Task prompt – Transcribe the records below exactly, leaving out any pictures.

Part of a data file –
════════════════════

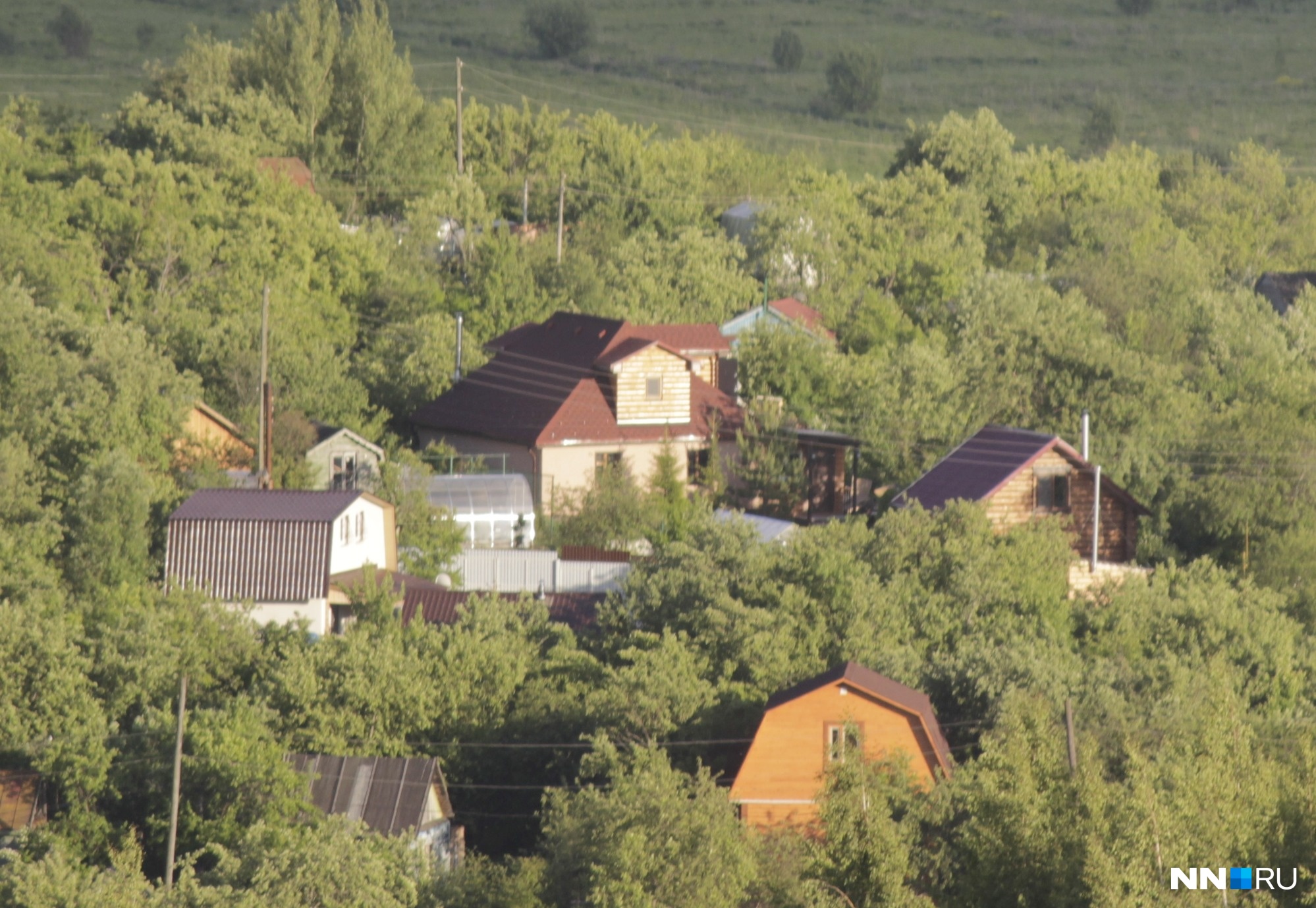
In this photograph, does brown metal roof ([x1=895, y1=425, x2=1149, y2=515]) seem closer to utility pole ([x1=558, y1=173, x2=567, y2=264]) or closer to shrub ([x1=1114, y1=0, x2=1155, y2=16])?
utility pole ([x1=558, y1=173, x2=567, y2=264])

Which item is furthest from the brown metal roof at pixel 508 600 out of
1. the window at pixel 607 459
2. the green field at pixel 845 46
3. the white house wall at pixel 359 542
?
the green field at pixel 845 46

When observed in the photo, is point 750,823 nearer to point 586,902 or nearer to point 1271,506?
point 586,902

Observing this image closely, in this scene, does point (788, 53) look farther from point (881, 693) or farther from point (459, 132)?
point (881, 693)

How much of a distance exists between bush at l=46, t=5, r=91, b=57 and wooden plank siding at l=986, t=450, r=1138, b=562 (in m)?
72.2

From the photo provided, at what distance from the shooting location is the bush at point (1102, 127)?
9244 centimetres

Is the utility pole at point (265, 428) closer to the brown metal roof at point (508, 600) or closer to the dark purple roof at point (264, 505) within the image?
the dark purple roof at point (264, 505)

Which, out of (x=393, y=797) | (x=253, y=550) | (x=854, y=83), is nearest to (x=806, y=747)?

════════════════════

Answer to this problem –
In this photograph, does brown metal roof ([x1=895, y1=425, x2=1149, y2=515]) seem closer to utility pole ([x1=558, y1=173, x2=567, y2=264]) or closer to shrub ([x1=1114, y1=0, x2=1155, y2=16])?
utility pole ([x1=558, y1=173, x2=567, y2=264])

Which item is furthest from the brown metal roof at pixel 508 600 out of
1. the window at pixel 607 459
2. the green field at pixel 845 46
3. the white house wall at pixel 359 542
?
the green field at pixel 845 46

When observed in the photo, is point 750,823 nearer to point 586,902 or nearer to point 1271,506?
point 586,902

Observing this image closely, in this scene, does point (788, 53) look farther from point (881, 693) or farther from point (459, 132)?
point (881, 693)

How much of a distance exists between bush at l=46, t=5, r=91, b=57 and wooden plank siding at l=986, t=450, r=1138, b=562 (in m)?
72.2

From the photo provided, at what distance from the shooting location is the bush at point (1102, 127)?
9244 centimetres

Is the utility pole at point (265, 428) closer to the brown metal roof at point (508, 600) or closer to the dark purple roof at point (264, 505) within the image?
the dark purple roof at point (264, 505)

Which, out of (x=393, y=797) | (x=253, y=550) | (x=854, y=83), is nearest to (x=806, y=747)?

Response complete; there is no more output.